The Daily God

He is better than a Saturday morning chai latte.

I’m trying to type through tear-matted eyelashes. It’s one of those more-rare-than-I’d-like mornings where God broke in. And today He’s been telling me how He is the daily God.

Blessed be the Lord, who daily loads us with benefits. Psalm 68:19

I overslept and cut my Saturday morning long run down to a sprint (except my pace didn’t change). Barreling through the door after my run, I made smoothies, pulled out ballet clothes, did hair and showered in what felt like 7 minutes. And then I escaped to the prayer room.

For years, I tuned in to the IHOP webstream from 9 until 11 (Eastern) on Saturday mornings and listened to one of my favorite worship leaders remind me of the truths God had already been speaking into my heart. What he sang in song often mirrored what God was writing on my life.

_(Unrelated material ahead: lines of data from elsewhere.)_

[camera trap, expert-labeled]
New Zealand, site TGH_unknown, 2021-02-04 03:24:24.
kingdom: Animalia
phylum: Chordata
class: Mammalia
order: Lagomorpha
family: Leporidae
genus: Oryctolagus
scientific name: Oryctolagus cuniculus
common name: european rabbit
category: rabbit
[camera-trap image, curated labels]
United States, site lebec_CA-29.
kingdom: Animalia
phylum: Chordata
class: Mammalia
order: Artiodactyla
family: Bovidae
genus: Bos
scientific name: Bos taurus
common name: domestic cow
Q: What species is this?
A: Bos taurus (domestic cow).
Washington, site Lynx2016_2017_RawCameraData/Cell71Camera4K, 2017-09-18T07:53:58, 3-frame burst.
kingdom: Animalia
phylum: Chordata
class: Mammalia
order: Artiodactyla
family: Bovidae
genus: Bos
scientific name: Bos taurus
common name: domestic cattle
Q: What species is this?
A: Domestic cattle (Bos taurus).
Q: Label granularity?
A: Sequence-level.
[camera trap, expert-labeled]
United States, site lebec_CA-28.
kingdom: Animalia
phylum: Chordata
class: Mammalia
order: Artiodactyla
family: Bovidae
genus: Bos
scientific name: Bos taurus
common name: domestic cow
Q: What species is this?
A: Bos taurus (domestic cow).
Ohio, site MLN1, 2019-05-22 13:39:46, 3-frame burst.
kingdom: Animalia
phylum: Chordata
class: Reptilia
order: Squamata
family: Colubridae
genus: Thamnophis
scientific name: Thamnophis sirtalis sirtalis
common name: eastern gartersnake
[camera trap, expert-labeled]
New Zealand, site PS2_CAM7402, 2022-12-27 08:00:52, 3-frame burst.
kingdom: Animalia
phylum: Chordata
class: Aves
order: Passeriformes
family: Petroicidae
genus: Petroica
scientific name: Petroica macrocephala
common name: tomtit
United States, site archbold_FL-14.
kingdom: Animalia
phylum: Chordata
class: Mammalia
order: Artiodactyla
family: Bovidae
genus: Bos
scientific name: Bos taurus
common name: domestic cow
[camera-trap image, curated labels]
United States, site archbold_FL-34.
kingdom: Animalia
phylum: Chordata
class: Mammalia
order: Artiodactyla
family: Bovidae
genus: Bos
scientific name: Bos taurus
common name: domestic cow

Now I just drive the 9 minutes and tune in by sitting alongside about 200 others, all relishing a few quiet moments on a Saturday to ask God what’s on His heart.

And this morning, God touched almost all of my senses. The 10+ piece band played the old hymn “When I Survey the Wondrous Cross.” Something about strings, whether accompanied by words or not, brings my mind and heart in unison. I have my Pandora set to “string quartet” many days while I write and read, just to tap into this part of how God hardwired me.

And today, it all came together.

Like most times when my little spirit comes alive, His most simple truth set me soaring. God is a whole-life God. He is working for the end and from the beginning. He is over all parts of my life with its entirety in mind. He weaves together seasons to bring about the greater good in me. But this doesn’t trump His ability to break into my “daily.” In fact, they run concurrent.

He is the Father with words for my now. Yes, even in my Saturday family day. The park. Visiting with friends. An apple cider run. They are all waiting for just one of His breaths. Supple with opportunity for Him.

And if my heart will just stay in this still place, amid all the activity, I will receive the grand unloading of benefits. More joy, more life, more hunger for God, more vision for my children, more adoration of my husband. All are possible for today.

Eden’s ballet class is ending in 15 minutes. My sprint through empty streets this morning rolled over into a sprint in the prayer room.

And He met me.

I can’t wait to see what else He has for my day.